The small tweak resulted in much more interesting results. 

The subway appears and the doors open and Maya is pushed forward by the crowds. She tried to stay calm, but when the train doors closed, she felt a sharp pain in her back. She had been robbed. Maya is devastated because she saved up her money for her classes”

Suddenly the scenario came to life as the mundane trip to work turned into a life and death situation. Most of us in the working group liked this turn of events and we discussed adding a prompt where perhaps the pain in her back was because she was stabbed – and the next prompt could be how she suddenly saw blood. 

But Filson did not want violence to be part of the story. Filson’s intentions were to tell her story in a comedy/dramedy space and this was not taking her there. We added the genre within the prompt itself, asking the model to adopt a dramedy-esque tone:

Maya is an ambitious aspiring writer who naviages between Swedish and Somali cultures in a Swedish society. 

She begins her day like every day at her home in Brooklyn where she is waiting for the subway, but this day is going to be very different. Maya’s roommate Hanna wakes her up and insists that she take the subway to a job interview that Maya had completely forgotten about. 

Maya arrives at the interview flustered and sweaty, only to realize it is not an interview but a Swedish  quiz show. She is embarrassed and frustrated but decides to participate in the quiz anyway. Through her knowledge of Somali culture and her perseverance, Maya manages to win the quiz show and gain the admiration of the audience. 

Filson responded well to this output because it aligns with a goal that many writers of color aspire to: avoid stereotypical characters in our dramatic scenarios. The game show scenario the AI conjured here felt relatable more importantly, I wanted to know what happened next. 

I began to wonder how these models worked and learned that they will often operate by scanning the internet for specific information. It turns out that scraping a lot of text from the web is a good, cheap and scalable way to create *large* amounts of learning material for the model. So researchers independently scrape data from the web, for example, and then another group of researchers when training their AI models just make their models learn from that scraped data. That word relationship pattern I talked about earlier? That is key because AI locates these patterns in constructions that are common in language, and therefore common in culture.  At some point when the relationships between words are too low the model goes off track. If you ask it to think about a character or storyline like Filson’s, maybe the model can not find enough culturally specific relationships between the kinds of characters and words Filson wants to work with. I sensed the model was falling back on a twist to a ‘Slumdog Millionaire’ scenario. 

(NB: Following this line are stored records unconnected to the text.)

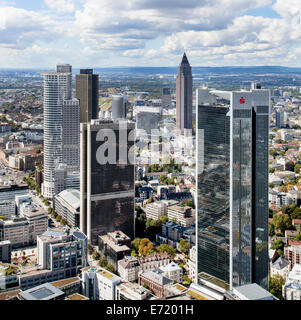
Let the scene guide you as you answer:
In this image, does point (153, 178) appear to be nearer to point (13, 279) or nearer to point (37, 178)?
point (37, 178)

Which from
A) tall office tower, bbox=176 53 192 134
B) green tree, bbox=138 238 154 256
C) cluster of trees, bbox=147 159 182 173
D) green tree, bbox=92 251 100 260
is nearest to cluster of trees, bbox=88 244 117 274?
green tree, bbox=92 251 100 260

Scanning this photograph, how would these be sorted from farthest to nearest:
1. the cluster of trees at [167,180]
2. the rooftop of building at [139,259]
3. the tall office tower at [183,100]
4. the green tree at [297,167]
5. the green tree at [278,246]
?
the green tree at [297,167] < the tall office tower at [183,100] < the cluster of trees at [167,180] < the green tree at [278,246] < the rooftop of building at [139,259]

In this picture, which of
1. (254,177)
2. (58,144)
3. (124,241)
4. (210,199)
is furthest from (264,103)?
(58,144)

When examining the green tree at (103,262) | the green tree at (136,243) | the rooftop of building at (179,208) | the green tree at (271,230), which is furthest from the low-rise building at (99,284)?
the rooftop of building at (179,208)

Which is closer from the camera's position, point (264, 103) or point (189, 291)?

It became clear that this question of where the model gets its information from has to be considered more deeply when we get to the point of making our screenwriting algorithm. Writing by women, and from people outside the Western system of screenwriting, will be necessary to create a fairer engine. On a creative level this was key. To avoid repeating the patterns of the past, we had to be mindful to include a kind of internationalism, or at least a broader scope of the inputs to the AI.